U.S. District Judge Andrew S. Hanen on Friday stopped short of fully blocking a state law that prohibits government agencies from doing business with certain companies that boycott Israel. But his ruling said the free speech rights of A & R Engineering and Testing Inc. would be violated if its contract with the city included a clause saying the company will refrain from such a boycott. Hanen also said that Texas could not enforce its law against the company or the city.
A & R Engineering and Testing Inc. is being represented by the Council on American-Islamic Relations, a Muslim civil rights and advocacy organization. In a news conference Monday, the organization lauded Hanen’s decision but still pushed for the state’s anti-boycott law to be overturned.
“He acknowledged that that pro-Palestinian view is protected by the First Amendment,” said CAIR attorney Gadeir Abbas. “That may sound like little crumbs, but that’s a controversial take, and it’s a blessing.”
[…]
According to the lawsuit, in October, A & R was entering into a renewal contract with Houston when it was required to certify that it wouldn’t boycott Israel during the length of the contract. The company asked the city to take the stipulation out of the contract, but the city refused, citing state law.

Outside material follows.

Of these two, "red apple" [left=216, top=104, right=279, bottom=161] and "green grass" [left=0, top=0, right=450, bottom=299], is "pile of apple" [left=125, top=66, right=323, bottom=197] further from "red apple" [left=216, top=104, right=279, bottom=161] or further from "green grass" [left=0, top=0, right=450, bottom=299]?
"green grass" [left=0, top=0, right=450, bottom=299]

In court documents, the city of Houston had said it would follow the state law, but that it took no position on its constitutionality.
Texas passed an anti-BDS law in 2017. In 2019, it was rewritten to exclude individual contractors and only pertain to businesses with 10 or more full-time employees and when the contract is for $100,000 or more.
Before the law was rewritten, a federal court temporarily blocked the original law statewide in a lawsuit involving a speech pathologist who worked in the Pflugerville Independent School District. In that case, the U.S. District Judge Robert Pitman ruled that the statute suppressed “unpopular ideas” and manipulated “the public debate through coercion rather than persuasion.”
See here and here for some background. Texas has of course appealed this to the Fifth Circuit, and who knows what those meshugganehs will do. This is an article of Republican faith now, so if we’re still an all-GOP state in 2023, you can be sure they’ll try again. The Chron has more.
I had to deal with this nonsense a few years back when arranging a multiple year service contract for one of the microscopes. A total and unnecessary pain in the ass.